● SOURCE PASSAGE

To: lifelong_republican
as a software professional who has delivered a number of embedded solutions over the passed 20 years, I can tell you this solution can be made secure, reliable, and allow for detection of vote tampering.
only question would be whether or not they actually want such a thing... which at this point I firmly believe they do not.
7 posted on
12/02/2006 4:52:52 AM PST by
sten
To: sten
"..as a software professional who has delivered a number of embedded solutions over the passed 20 years, I can tell you this solution can be made secure, reliable, and allow for detection of vote tampering." No real possible audit trail. Machine-scanned paper ballots are the best possible solution--as the voted ballots are sealed inside the machines, and can be counted directly by humans in the event of a recount. No "all electronic" solution will EVER be as secure.

● STORED DATA
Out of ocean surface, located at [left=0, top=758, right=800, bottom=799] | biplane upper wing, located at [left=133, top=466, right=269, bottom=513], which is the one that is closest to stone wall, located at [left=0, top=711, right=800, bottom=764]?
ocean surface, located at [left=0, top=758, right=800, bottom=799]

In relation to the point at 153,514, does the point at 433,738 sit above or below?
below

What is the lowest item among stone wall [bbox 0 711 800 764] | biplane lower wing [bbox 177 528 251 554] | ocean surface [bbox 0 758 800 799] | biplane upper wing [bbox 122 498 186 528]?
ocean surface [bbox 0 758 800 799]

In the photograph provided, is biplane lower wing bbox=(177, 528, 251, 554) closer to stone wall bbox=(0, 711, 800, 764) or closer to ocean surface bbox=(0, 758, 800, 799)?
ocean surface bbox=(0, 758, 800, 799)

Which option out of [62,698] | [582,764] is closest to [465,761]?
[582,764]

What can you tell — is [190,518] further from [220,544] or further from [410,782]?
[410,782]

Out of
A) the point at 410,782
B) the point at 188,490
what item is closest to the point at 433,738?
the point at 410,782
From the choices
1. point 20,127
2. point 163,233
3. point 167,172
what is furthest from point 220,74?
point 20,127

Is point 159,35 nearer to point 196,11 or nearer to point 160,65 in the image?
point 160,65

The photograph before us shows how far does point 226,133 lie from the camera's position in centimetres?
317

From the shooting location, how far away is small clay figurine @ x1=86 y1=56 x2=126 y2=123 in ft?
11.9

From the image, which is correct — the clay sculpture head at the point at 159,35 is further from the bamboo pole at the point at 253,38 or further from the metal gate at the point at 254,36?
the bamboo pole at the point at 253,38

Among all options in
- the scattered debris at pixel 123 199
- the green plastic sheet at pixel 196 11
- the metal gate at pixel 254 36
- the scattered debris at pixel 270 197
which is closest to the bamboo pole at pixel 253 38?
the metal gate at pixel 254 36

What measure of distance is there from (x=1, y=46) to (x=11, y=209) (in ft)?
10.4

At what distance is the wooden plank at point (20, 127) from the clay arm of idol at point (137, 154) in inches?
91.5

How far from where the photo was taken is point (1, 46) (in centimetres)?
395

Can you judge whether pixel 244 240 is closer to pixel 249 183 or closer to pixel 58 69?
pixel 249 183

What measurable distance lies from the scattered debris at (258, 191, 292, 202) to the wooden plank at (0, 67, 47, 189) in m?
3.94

● EXERCISE DESCRIPTION
In the forum exchange on voting systems, what reason does the reply to sten give for considering machine-scanned paper ballots the best possible solution?

● SOLUTION
The voted ballots are sealed inside the machines and can be counted directly by humans in the event of a recount.